長澤義茂さん
デジタルモノクロームの美にこだわる。
山岳写真や風景写真といえば、彩り豊かなカラーを思い浮かべますが、デジタルモノクロームの美を求めて集った山岳写真を愛する人たちがいます。「写団創美」。この3月25日から、東京新宿で、すべて自宅のプリンターでプリントした写真による展覧会を開催します。10人のメンバーのなかのお一人、長澤義茂さんにうかがいました。
(聞き手=久保田賢次/『週刊ヤマケイ』編集長)
久保田:「モノクロームの美」。展示予定の作品を拝見していますと、その言葉の意味がわかってくる気がします。長澤さんがモノクロームにこだわる理由は、どのような点にあるのでしょうか。
長澤:「モノクロームは写真の原点」とよく言われますが、デジタルカメラ全盛になっても変わらないと思います。
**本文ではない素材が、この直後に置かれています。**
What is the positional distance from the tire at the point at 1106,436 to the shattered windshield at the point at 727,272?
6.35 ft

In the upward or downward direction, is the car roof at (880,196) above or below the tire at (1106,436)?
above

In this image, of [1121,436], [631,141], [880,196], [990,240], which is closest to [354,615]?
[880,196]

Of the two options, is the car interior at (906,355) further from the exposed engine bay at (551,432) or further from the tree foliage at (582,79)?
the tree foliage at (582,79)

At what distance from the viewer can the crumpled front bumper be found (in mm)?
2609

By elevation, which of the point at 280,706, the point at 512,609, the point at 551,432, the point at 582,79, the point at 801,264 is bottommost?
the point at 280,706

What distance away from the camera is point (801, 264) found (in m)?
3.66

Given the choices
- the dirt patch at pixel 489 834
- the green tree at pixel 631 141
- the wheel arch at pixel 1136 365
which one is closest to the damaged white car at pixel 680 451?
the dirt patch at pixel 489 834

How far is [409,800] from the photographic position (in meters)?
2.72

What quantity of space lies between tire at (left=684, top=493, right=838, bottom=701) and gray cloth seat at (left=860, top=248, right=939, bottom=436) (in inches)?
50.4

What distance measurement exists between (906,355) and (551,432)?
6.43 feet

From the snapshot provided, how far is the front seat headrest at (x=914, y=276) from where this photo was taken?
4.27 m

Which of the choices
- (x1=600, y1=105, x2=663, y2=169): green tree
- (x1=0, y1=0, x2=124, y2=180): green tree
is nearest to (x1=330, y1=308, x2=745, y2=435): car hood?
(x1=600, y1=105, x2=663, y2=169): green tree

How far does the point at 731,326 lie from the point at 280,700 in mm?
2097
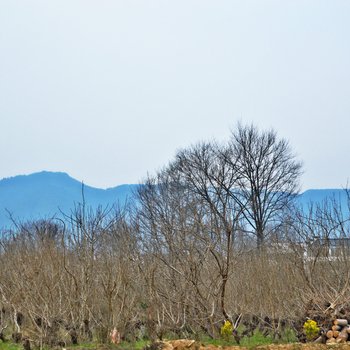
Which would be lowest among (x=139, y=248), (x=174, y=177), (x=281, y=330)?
(x=281, y=330)

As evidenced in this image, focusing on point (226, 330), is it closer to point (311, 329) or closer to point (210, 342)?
point (210, 342)

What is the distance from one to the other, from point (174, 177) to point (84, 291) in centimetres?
2361

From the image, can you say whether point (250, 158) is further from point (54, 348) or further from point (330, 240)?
point (54, 348)

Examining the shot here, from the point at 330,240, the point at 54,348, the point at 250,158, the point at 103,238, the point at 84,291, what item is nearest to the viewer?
the point at 54,348

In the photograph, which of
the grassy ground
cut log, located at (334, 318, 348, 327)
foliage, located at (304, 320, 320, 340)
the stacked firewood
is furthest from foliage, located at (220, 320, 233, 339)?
cut log, located at (334, 318, 348, 327)

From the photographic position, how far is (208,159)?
3531cm

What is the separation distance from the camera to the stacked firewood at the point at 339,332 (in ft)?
36.1

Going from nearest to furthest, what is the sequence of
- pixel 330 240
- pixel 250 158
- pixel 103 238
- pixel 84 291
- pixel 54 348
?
pixel 54 348 → pixel 84 291 → pixel 103 238 → pixel 330 240 → pixel 250 158

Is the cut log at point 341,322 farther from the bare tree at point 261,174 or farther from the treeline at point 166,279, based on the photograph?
the bare tree at point 261,174

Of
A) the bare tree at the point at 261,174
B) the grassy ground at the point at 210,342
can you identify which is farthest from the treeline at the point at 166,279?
the bare tree at the point at 261,174

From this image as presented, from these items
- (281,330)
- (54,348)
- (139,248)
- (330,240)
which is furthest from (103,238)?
(330,240)

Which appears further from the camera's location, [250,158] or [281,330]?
[250,158]

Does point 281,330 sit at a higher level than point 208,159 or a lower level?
lower

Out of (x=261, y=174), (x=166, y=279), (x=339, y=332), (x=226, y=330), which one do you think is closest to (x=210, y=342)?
(x=226, y=330)
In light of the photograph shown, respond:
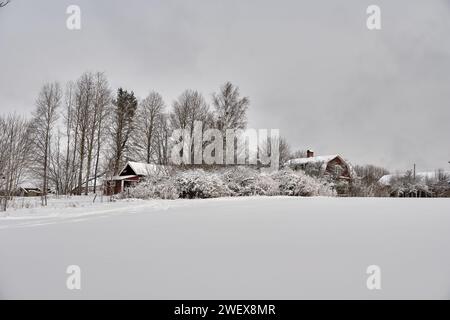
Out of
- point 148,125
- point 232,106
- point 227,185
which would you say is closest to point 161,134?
point 148,125

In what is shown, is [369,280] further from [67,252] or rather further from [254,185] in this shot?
[254,185]

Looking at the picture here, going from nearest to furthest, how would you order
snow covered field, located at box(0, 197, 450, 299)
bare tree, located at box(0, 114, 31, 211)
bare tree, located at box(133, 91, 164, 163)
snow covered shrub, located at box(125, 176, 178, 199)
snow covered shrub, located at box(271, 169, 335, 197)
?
1. snow covered field, located at box(0, 197, 450, 299)
2. bare tree, located at box(0, 114, 31, 211)
3. snow covered shrub, located at box(125, 176, 178, 199)
4. snow covered shrub, located at box(271, 169, 335, 197)
5. bare tree, located at box(133, 91, 164, 163)

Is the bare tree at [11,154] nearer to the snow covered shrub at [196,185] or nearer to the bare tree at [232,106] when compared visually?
the snow covered shrub at [196,185]

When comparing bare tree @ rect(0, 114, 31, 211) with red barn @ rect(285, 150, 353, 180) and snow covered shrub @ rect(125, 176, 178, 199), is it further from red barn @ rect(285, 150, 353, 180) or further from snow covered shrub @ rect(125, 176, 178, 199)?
red barn @ rect(285, 150, 353, 180)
モノクローム写真は、見る人にイメージを創造させる大きな表現力を持っています。モノトーンのグラデーションが豊かな色彩を思い起こさせてくれるのです。デジタル化の進歩で今までの暗室作業以上のことができるようになりました、これからもデジタルモノクロームで臨場感をイメージできる作品を狙っていきます。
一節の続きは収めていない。